The more interesting form of sound amplification, in my opinion, is the electronic/digital amplification that exists universally in our technology today. A great example of how this works relies on a slightly older piece of technology, a record player with electronic amplification. A vinyl record reproduces sound as the needle of the record player spins through its grooves and vibrates. The record player is able to convert these small vibrations into electrical signal. In the amplifier, this current is strengthened and reproduced as sound at a much louder volume. Much of our other technology works in the same way - electrical impulses are increased in strength in order to produce a louder sound. This is how microphones work as well as musical instrument amplifiers, such as guitar amps.

The existence of sound amplification brings up a few more questions about when it is necessary and the ways in which sound travels. Obviously in a small, quiet room, a guitar amp is not needed to hear the sound produced by a guitarist. What happens if it is a long room, however, and the guitar player is very far away? Though it may seem quiet, it may not be as easy for you to hear the guitar player without amplification if you are situated at opposite ends of the room. This pertains to the inverse square law, which relates the amplitude of sound to the distance it travels from its source to a listener. The law states that as the distance doubles, the intensity of the sound is decreased by a factor of four. This corresponds to a constant drop of six decibels each time the distance is doubled. Because of this, in certain cases sound amplification may be necessary simply due to the distance that sound needs to travel. This is especially relevant in large concert halls or outdoor venues.

Works Cited:

Wednesday, January 13, 2016

Haas Effect / Precedence Effect

The Haas effect and the precedence effect are effectively two names for the same psychoacoustic phenomenon and can be used interchangeably for the most part. Haas refers to Helmut Haas, the scientist credited with first describing this effect, while precedence provides a better sense as to what the effect actually is. I did explore some psychoacoustic phenomena during my first semester studies, but decided to put off study of the precedence effect until now due to its relevance. The precedence effect is a fundamental reason that we are able to perceive sound dimensionally, which relates directly to my previous post about stereo imaging.

The precedence effect occurs when we hear an initial sound and then its reflections (echos/delays, reverberations) approximately 1-40 milliseconds later. The information that arrives in our ears during this short period is critical in how our brains determine the location or width of a sound. This is the precedence effect in a nutshell; in reality it is a very simple phenomenon to understand if you do not dive deeply into neuroscience, and within that area there is still much to discover. A basic understanding of this effect can still be very useful for a musician or producer.

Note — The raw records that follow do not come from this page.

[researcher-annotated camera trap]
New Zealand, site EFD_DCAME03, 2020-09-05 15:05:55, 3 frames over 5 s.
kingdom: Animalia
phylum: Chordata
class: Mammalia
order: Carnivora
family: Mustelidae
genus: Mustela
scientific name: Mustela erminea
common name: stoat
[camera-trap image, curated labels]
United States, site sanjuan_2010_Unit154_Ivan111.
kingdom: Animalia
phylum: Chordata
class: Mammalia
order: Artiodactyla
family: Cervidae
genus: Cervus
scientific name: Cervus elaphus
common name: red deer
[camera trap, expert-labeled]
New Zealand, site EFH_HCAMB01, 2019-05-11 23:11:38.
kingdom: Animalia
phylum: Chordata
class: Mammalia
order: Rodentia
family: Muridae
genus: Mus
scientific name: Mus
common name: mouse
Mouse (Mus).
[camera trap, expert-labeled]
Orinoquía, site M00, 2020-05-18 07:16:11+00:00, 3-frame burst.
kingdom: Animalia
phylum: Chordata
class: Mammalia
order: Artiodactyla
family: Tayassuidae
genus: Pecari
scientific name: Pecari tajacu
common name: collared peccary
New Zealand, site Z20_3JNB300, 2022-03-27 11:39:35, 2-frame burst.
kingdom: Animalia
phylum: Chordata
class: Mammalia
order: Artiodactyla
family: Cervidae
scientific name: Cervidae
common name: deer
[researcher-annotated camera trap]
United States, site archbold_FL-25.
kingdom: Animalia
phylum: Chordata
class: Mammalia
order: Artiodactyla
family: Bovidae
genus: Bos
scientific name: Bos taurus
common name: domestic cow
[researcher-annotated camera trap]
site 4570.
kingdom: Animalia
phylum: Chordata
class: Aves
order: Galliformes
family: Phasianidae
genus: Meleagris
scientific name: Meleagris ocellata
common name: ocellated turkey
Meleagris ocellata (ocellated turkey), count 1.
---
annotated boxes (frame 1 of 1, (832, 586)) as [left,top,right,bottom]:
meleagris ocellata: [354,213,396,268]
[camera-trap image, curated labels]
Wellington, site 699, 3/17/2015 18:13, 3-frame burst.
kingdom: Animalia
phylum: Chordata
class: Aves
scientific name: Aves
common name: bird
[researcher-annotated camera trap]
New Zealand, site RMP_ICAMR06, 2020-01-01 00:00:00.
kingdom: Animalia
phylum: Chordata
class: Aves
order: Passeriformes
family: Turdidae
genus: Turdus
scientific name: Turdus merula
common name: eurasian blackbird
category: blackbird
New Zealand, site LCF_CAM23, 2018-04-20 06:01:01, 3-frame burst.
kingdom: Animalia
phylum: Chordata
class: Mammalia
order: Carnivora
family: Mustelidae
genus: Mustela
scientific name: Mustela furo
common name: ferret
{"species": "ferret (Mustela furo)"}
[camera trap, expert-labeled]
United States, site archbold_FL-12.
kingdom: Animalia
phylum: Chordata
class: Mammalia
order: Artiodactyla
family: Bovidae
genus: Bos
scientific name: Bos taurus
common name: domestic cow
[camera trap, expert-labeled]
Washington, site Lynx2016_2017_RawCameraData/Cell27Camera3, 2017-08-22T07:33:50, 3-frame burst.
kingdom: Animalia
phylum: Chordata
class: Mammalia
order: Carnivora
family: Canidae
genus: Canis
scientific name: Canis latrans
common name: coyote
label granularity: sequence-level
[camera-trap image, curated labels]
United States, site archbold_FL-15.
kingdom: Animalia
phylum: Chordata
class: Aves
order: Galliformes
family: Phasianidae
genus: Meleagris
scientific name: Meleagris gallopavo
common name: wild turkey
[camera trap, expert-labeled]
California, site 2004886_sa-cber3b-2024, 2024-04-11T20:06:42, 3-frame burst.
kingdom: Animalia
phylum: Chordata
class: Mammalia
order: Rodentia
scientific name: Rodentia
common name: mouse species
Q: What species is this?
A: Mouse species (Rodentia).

The precedence effect, along with stereo imaging, is often used in the mixing process in music production in order to make an instrument sound "wider" or fit better into the mix. By using a delay/echo audio plugin on a single channel, you can add a delay that falls into the Hass range, 1-40 ms. You can adjust this value to help your instrument or sound fall into the ideal place in the mix. It is important to consider the other parameters in the delay plugin and make sure that it is subtle enough to take advantage of the precedence effect without adding unnecessary echo. It is also possible to use the precedence effect to make a mono recording sound like a full stereo recording. This process is described succinctly here.

Works Cited: 

Monday, January 11, 2016

Stereo Imaging

Stereo imaging presents another interesting connection between light and sound. The way we perceive depth relies on the fact that we have two eyes that perceived slightly different images due to their spacing. When our brain puts these two flat images together, we are able to see depth. Our ears work in a very similar way in the perception of sound. By hearing slightly different sounds in each ear, our brain is able to corroborate them to create a sense of spacial awareness. This should be second nature to you, as you certainly use your spacial sense of hearing on a daily basis.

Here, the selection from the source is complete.